Operator, Conference Operator
Thank you. Our first question is from Stephen Willey with Stifel. Your line is open.
Stephen Willey, Analyst
Yeah, good afternoon. Thanks for taking the questions, congrats on the progress. So maybe just to clarify, it now sounds like you're guiding to receiving, I guess, both of the Jazz payments before the end of this year which, I think, is maybe a little bit different than what the prior guidance was with respect to getting the 50 and then likely securing the 325 tranche in the event that they opt in early 2023. Is that a byproduct of just your ability to kind of pull together the BTC data and to get that communicated in a more timely fashion?

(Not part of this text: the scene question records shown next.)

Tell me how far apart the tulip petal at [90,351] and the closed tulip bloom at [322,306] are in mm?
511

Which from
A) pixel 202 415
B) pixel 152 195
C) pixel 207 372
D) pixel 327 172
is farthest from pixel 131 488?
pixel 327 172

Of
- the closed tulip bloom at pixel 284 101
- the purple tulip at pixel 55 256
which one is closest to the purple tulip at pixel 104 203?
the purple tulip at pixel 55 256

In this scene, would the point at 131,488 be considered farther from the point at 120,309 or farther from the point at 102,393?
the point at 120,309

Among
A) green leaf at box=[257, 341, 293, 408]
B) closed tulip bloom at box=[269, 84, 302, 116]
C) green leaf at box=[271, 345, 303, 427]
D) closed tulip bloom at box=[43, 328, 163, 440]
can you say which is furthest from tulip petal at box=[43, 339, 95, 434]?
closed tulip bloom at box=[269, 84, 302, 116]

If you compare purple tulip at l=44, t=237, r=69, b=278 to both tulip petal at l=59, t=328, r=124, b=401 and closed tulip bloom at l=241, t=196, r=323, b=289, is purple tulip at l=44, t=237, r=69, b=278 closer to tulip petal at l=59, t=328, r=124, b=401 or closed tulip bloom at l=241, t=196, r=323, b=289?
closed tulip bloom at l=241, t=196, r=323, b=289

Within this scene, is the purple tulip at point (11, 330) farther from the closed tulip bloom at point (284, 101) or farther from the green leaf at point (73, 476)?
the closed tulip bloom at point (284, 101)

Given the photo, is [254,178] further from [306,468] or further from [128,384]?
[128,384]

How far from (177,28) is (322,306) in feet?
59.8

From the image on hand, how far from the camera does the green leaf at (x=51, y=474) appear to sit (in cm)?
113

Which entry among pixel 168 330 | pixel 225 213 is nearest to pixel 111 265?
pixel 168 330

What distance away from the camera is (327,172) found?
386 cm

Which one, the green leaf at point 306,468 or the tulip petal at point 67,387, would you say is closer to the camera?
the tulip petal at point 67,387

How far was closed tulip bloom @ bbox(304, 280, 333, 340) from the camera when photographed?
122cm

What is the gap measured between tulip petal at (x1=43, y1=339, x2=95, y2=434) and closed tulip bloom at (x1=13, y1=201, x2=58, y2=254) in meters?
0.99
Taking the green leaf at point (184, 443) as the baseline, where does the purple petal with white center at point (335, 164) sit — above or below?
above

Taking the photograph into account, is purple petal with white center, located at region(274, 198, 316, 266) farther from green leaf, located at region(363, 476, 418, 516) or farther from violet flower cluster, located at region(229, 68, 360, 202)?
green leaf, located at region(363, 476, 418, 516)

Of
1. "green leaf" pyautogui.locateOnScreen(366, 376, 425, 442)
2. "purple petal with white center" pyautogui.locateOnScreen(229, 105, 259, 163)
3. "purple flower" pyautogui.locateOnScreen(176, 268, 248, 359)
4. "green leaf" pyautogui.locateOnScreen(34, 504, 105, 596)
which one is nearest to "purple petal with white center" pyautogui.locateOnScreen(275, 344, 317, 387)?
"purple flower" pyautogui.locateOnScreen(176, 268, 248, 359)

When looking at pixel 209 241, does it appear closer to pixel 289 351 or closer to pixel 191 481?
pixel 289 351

Kenneth Galbraith, Chair and CEO
Yes. Steve, it's Kenneth Galbraith. I can take that question. No, I think our guidance is consistent with what we provided when we announced the Jazz partnership, and so if that wasn't clear, we have every expectation to believe that the Hart-Scott-Rodino process can be cleared this year, and we do believe that we will be able to provide the top-line data from the BTC study this year to enable Jazz to opt-in such a timeframe that both of those payments will be received before December 31 this year, and that's always been our guidance. I'm sorry if that was not clear from before.
Stephen Willey, Analyst
I believe I may have misunderstood something. Regarding the San Antonio presentation, I noticed that the target enrollment on clinical trials.gov is 86, while you mentioned it is 50. Is that difference due to accelerated dose-escalation? I'm curious about the discrepancy between those figures. Additionally, are there any significant differences between that study and the previous study involving Herceptin, Abemaciclib, and fulvestrant? Thank you.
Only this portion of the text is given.